*** Extracted entries Section Begins ***
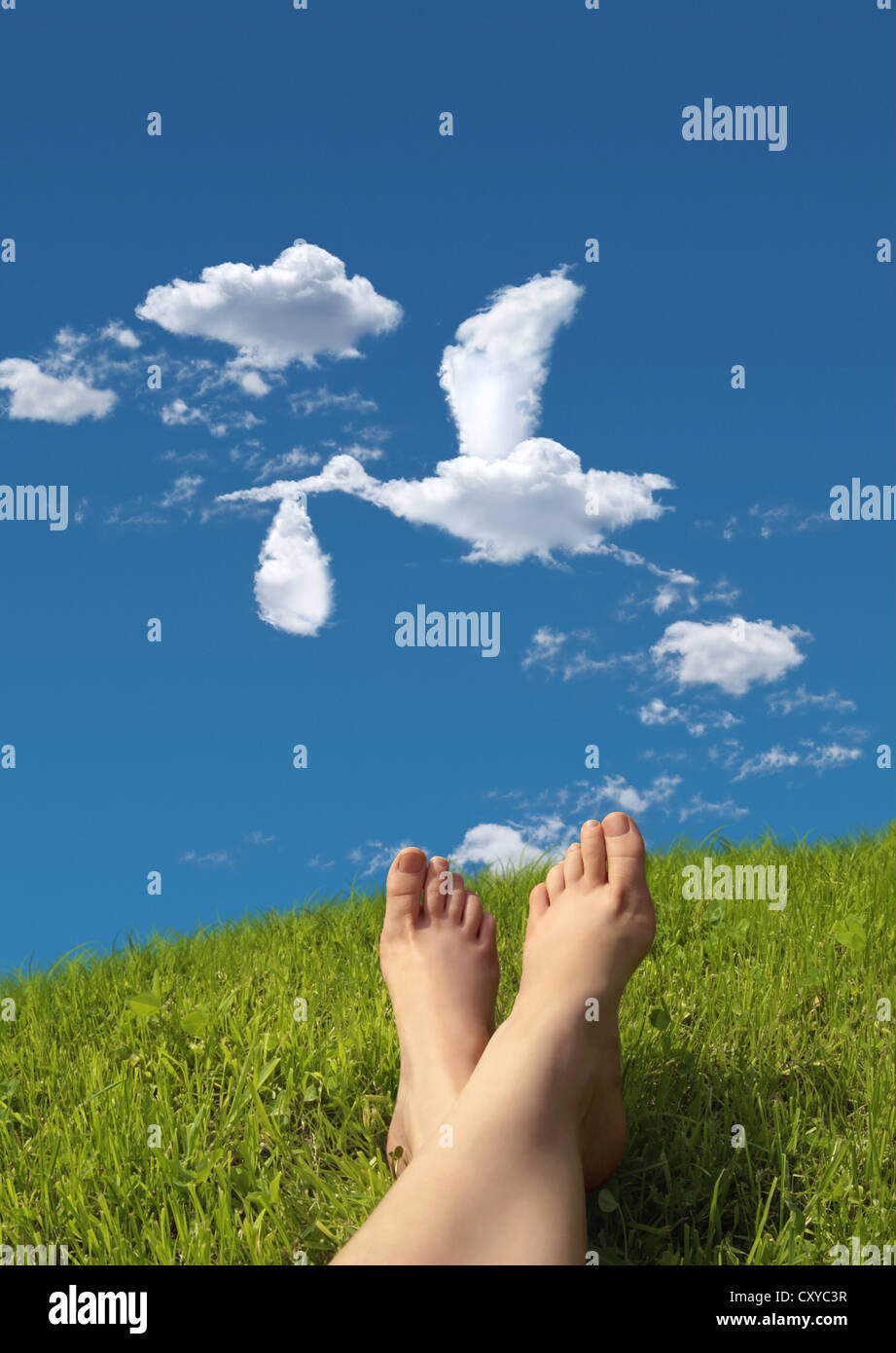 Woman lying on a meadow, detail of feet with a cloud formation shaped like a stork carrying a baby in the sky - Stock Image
*** Extracted entries Section Ends ***
*** Extracted entries Section Begins ***
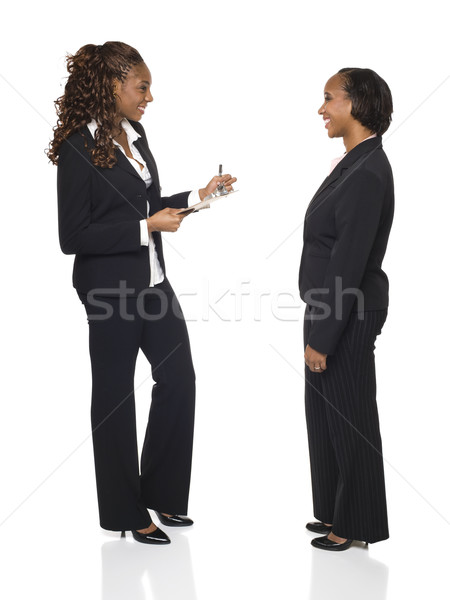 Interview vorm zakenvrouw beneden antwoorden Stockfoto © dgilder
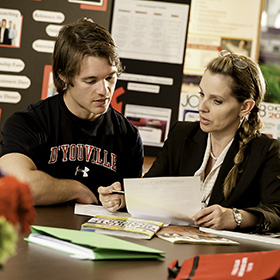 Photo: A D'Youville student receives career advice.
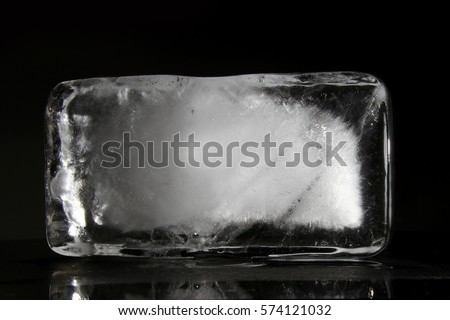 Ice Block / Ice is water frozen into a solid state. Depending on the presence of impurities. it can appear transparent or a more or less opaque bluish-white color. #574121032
*** Extracted entries Section Ends ***
*** Extracted entries Section Begins ***
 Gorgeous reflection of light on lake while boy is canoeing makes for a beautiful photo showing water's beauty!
*** Extracted entries Section Ends ***
What you need to do: Would you write out exactly the lines above, starting at the line containing "Interview vorm zakenvrouw" and stopping after the line containing "Photo: A D'Youville"? Omit the pictures.

Task answer:
 Interview vorm zakenvrouw beneden antwoorden Stockfoto © dgilder
 Photo: A D'Youville student receives career advice.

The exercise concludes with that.